*Exercise requirements*. Take the lines from the one containing "Based on what's" through the final line below and restate them exactly. Omit the pictures.

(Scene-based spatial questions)

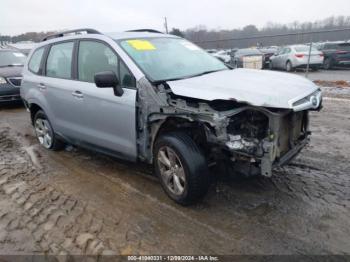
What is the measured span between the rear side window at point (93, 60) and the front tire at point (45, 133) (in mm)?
1457

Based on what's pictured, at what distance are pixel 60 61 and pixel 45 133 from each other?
4.70 feet

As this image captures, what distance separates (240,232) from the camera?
10.6 feet

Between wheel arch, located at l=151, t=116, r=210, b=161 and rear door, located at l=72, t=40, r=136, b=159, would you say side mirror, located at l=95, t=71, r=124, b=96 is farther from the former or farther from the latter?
wheel arch, located at l=151, t=116, r=210, b=161

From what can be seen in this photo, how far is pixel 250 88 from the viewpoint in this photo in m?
3.35

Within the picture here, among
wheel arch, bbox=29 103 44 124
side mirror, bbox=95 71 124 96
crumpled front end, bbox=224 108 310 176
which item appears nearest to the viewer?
crumpled front end, bbox=224 108 310 176

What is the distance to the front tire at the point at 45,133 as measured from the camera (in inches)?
224

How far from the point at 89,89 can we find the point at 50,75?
1244mm

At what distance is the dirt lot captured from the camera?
10.1 ft

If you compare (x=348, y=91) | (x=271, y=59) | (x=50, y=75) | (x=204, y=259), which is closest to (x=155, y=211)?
(x=204, y=259)

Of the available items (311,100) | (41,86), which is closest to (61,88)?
(41,86)

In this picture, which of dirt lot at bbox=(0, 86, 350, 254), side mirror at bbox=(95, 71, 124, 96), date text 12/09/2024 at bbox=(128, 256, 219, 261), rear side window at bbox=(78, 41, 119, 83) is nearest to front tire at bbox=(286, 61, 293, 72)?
dirt lot at bbox=(0, 86, 350, 254)

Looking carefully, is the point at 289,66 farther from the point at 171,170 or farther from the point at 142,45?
the point at 171,170

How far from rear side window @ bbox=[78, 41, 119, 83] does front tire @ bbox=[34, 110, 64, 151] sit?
4.78ft

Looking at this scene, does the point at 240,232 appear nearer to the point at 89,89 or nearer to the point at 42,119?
the point at 89,89
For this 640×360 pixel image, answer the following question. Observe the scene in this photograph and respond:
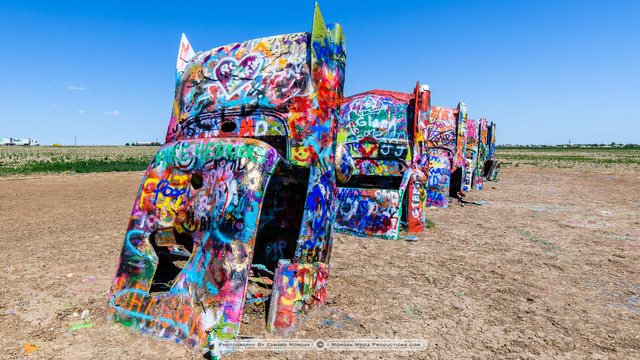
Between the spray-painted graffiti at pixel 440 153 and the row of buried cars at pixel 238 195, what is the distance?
329 inches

*Solution to this problem*.
Based on what's pictured, at what distance are pixel 60 61 and pixel 45 133 from each other?
4.70 feet

As this image captures, what distance separates (240,232) from the camera?
10.6 feet

Between wheel arch, located at l=151, t=116, r=210, b=161 and rear door, located at l=72, t=40, r=136, b=159, would you say side mirror, located at l=95, t=71, r=124, b=96 is farther from the former or farther from the latter?
wheel arch, located at l=151, t=116, r=210, b=161

From what can be seen in this photo, how far is pixel 250 88 from the viewpoint in this photo in m?
3.35

Within the picture here, among
wheel arch, bbox=29 103 44 124
side mirror, bbox=95 71 124 96
crumpled front end, bbox=224 108 310 176
which item appears nearest to the viewer?
crumpled front end, bbox=224 108 310 176

What is the distance to the front tire at the point at 45,133 as measured from the camera (in inches)?
224

How far from the point at 89,89 can we find the point at 50,75?
1244mm

At what distance is the dirt lot captured from the camera?
10.1 ft

If you compare (x=348, y=91) | (x=271, y=59) | (x=50, y=75) | (x=204, y=259), which is closest to (x=155, y=211)?
(x=204, y=259)

Of the available items (311,100) | (41,86), which is closest to (61,88)?
(41,86)

In this picture, which of dirt lot at bbox=(0, 86, 350, 254), side mirror at bbox=(95, 71, 124, 96), date text 12/09/2024 at bbox=(128, 256, 219, 261), rear side window at bbox=(78, 41, 119, 83) is nearest to front tire at bbox=(286, 61, 293, 72)?
dirt lot at bbox=(0, 86, 350, 254)

Looking carefully, is the point at 289,66 farther from the point at 171,170 or farther from the point at 142,45?
the point at 171,170

How far from rear side window @ bbox=[78, 41, 119, 83] does front tire @ bbox=[34, 110, 64, 151] sit?
4.78ft

Looking at this scene, does the point at 240,232 appear nearer to the point at 89,89 or nearer to the point at 42,119?
the point at 89,89
For this 640×360 pixel image, answer the following question. Observe the scene in this photograph and respond:
Between the spray-painted graffiti at pixel 440 153 and the row of buried cars at pixel 238 195, what is the distance?
329 inches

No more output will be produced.